# Extract
>> start

Enzo knows that Denny will return in three days and that he can survive on his own until then by not eating, slowing his metabolism, and drinking sparingly from the toilet bowl. But on the second evening, Enzo begins to hallucinate, and this is where the zebra appears. Although it is a long quote from pages 52-54, I want to give the full quote of what happened with the zebra.
During the second night, approximately forty hours into my solitude, I think I began to hallucinate. Licking at the legs of Zoe's high chair where I had discovered some remnants of yogurt spilled long ago, I inadvertently sparked my stomach's digestive juices to life with an unpleasant groan, and I heard a sound coming from her bedroom. When I investigated, I saw something terrible and frightening. One of her stuffed animal toys was moving about on its own.
It was the zebra. The stuffed zebra that had been sent to her by her paternal grandparents, who may have been stuffed animals themselves for all that we saw them in Seattle. I never cared for that zebra, as it was something of my rival for Zoe's affection. Frankly, I was surprised to see it in the house, since it was one of Zoe's favorites and she carted it around at length and even slept with it, wearing little grooves in its coat just below the animal's velveteen head. I found it hard to believe Eve hadn't grabbed it when she threw together their bag, but I guess she was so freaked out or in such pain that she overlooked the zebra.
The now-living zebra said nothing to me at all, but when it saw me it began a dance, a twisting, jerky ballet, which culminated with the zebra repeatedly thrusting its gelded groin into the face of an innocent Barbie doll. That made me quite angry, and I growled at the molester zebra, but it simply smiled and continued its assault, this time picking on a stuffed frog, which it mounted from behind and rode bareback, its hoof in the air like a bronco rider, yelling out, "Yee-haw! Yee-haw!"

>> end

# Set task
Copy the passage about the stuffed zebra word for word, starting at "It was the zebra." and ending at "overlooked the zebra.".

# Provided records
>> start

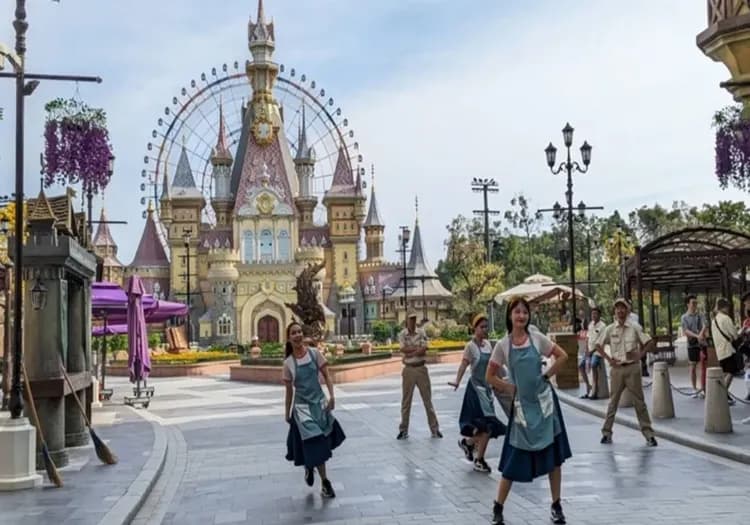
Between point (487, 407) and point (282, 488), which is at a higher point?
point (487, 407)

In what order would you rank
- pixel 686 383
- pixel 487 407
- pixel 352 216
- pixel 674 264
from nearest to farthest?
1. pixel 487 407
2. pixel 686 383
3. pixel 674 264
4. pixel 352 216

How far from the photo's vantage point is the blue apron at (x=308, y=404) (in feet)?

>> end

# Response for this exercise
It was the zebra. The stuffed zebra that had been sent to her by her paternal grandparents, who may have been stuffed animals themselves for all that we saw them in Seattle. I never cared for that zebra, as it was something of my rival for Zoe's affection. Frankly, I was surprised to see it in the house, since it was one of Zoe's favorites and she carted it around at length and even slept with it, wearing little grooves in its coat just below the animal's velveteen head. I found it hard to believe Eve hadn't grabbed it when she threw together their bag, but I guess she was so freaked out or in such pain that she overlooked the zebra.